O endurecimento do metal é porém uma vantagem quando falamos de peças que tenham de suportar tensão, tal como fechos, anzóis de brincos, alfinetes de pregadeiras, etc. Para endurecer o metal de forma a evitar que ele deforme com o uso, podemos martelar a peça com um martelo de madeira, cabedal ou nylon, ou usar um tumbler – tambor rotativo cheio com água e pequenas peças de aço. Antes de proceder a este tipo de tratamento convém verificar se a peça contém pedras moles como a turquesa ou outros componentes frágeis como conchas, por exemplo, que possam ficar danificados com este processo.

Opcionalmente, se formos fazer apenas uma peça de wire-wrapping,  podemos sempre comprar fio de ouro ou prata com a dureza que necessitamos para a nossa peça. Existem no mercado muitas lojas que especificam qual a dureza do fio que vendem. Quando não é especificado, geralmente trata-se de fio meio-duro, que é o mais comum.

É de notar que a grossura do arame também influencia a sua dureza e facilidade de trabalhar. Quanto mais grosso for o arame mais resistência terá e mais difícil será de trabalhar.

Para além disso, os próprios metais têm durezas diferentes. O alumínio é muito mole, deforma facilmente e não pode ser soldado. O aço é muito duro e o metal mais difícil de trabalhar. Todos os outros encontram-se algures entre estes dois.

O cobre não é considerado um metal precioso mas, para além de fazer parte das ligas de ouro e prata, é muitas vezes utilizado por si só em conjunto com os outros dois metais para dar cor a uma peça. A cor de cobre é muito bonita e este metal é utilizado só por si há imenso tempo em adornos pessoais.

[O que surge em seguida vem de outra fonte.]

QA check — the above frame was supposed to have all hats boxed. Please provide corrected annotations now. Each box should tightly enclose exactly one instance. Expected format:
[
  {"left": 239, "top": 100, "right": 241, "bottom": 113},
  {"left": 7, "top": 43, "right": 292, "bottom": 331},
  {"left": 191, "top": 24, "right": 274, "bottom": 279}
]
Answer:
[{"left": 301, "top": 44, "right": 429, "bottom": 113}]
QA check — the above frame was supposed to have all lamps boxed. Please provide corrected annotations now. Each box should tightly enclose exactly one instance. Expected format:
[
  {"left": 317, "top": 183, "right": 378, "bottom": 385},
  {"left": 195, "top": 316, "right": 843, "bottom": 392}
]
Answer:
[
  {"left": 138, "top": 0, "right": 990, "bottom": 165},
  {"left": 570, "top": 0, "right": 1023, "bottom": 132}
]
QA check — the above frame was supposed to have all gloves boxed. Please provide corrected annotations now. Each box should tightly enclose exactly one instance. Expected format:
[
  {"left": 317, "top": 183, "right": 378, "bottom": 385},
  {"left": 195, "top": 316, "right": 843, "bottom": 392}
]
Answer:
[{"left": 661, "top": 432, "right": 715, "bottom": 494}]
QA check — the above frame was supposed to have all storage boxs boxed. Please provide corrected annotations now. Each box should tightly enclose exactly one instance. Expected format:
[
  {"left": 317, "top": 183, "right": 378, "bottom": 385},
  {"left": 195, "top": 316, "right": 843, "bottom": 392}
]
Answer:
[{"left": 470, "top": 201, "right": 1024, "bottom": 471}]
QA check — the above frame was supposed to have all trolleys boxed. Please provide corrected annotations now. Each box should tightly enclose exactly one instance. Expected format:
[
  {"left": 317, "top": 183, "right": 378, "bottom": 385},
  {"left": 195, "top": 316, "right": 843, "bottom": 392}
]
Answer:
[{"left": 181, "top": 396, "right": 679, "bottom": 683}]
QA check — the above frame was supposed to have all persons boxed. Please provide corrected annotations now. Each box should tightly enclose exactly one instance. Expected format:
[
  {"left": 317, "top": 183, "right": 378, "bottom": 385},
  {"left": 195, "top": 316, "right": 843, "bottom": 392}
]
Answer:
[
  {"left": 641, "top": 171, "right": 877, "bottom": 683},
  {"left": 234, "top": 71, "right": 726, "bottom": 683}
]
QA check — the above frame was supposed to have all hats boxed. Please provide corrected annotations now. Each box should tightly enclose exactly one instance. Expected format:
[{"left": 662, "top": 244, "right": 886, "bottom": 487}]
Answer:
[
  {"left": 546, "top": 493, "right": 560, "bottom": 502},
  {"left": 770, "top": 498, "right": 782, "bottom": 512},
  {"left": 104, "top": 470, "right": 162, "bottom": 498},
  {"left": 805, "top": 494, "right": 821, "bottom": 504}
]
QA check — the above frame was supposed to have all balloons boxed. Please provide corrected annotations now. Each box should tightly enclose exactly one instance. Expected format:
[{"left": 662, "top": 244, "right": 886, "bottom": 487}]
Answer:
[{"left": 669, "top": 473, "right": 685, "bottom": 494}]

Há quem prefira a cor brilhante do cobre novo e há quem prefira o cobre mais escuro, depois de algum tempo de oxidação. Esta oxidação acontece naturalmente, através do contacto do metal com o oxigénio do ar. Se quiser ver como fica a peça oxidada, deixe-a ao ar durante uns dias. A oxidação do cobre é relativamente rápida. Depois de oxidada, a peça pode ser limpa novamente, se quisermos que retome o brilho original, ou pode ser limpa apenas em certas áreas para dar maior realce à sua textura.

Também se pode escurecer a peça utilizando produtos químicos (patina) mas estes processos necessitam de alguns cuidados para segurança por parte do utilizador e de um ambiente bem arejado.

Uma alternativa mais natural para oxidar o cobre e a prata é o seguinte: cozer um ovo, cortá-lo em 4 partes ainda quente e fechá-lo, junto com a peça a oxidar, numa caixa ou saco de plástico durante umas horas. O vapor quente libertado pelo ovo oxida o metal.

Para manter a cor do cobre, seja o seu brilho natural ou a oxidação no estado que pretendemos, é necessário aplicar verniz ao metal. O verniz serve também para proteger o metal da humidade da pele.

O cobre não se dá bem com humidade, oxidando facilmente e criando uma película esverdeada que passa para a pele quando suamos e estamos a usar uma peça de cobre. Para evitar esta situação as peças de cobre devem ser terminadas com verniz para selar o metal. A altura para colocar o verniz depende do gosto de cada um relativamente ao nível de oxidação do cobre.

O verniz deve ser misturado com diluente para ficar bastante líquido. De outra forma arriscamo-nos a ficar com gotas suspensas do metal e uma camada demasiado espessa de verniz em zonas texturadas. Pode ser necessário reaplicar o verniz ao fim de algum tempo se a peça for usada com muita frequência.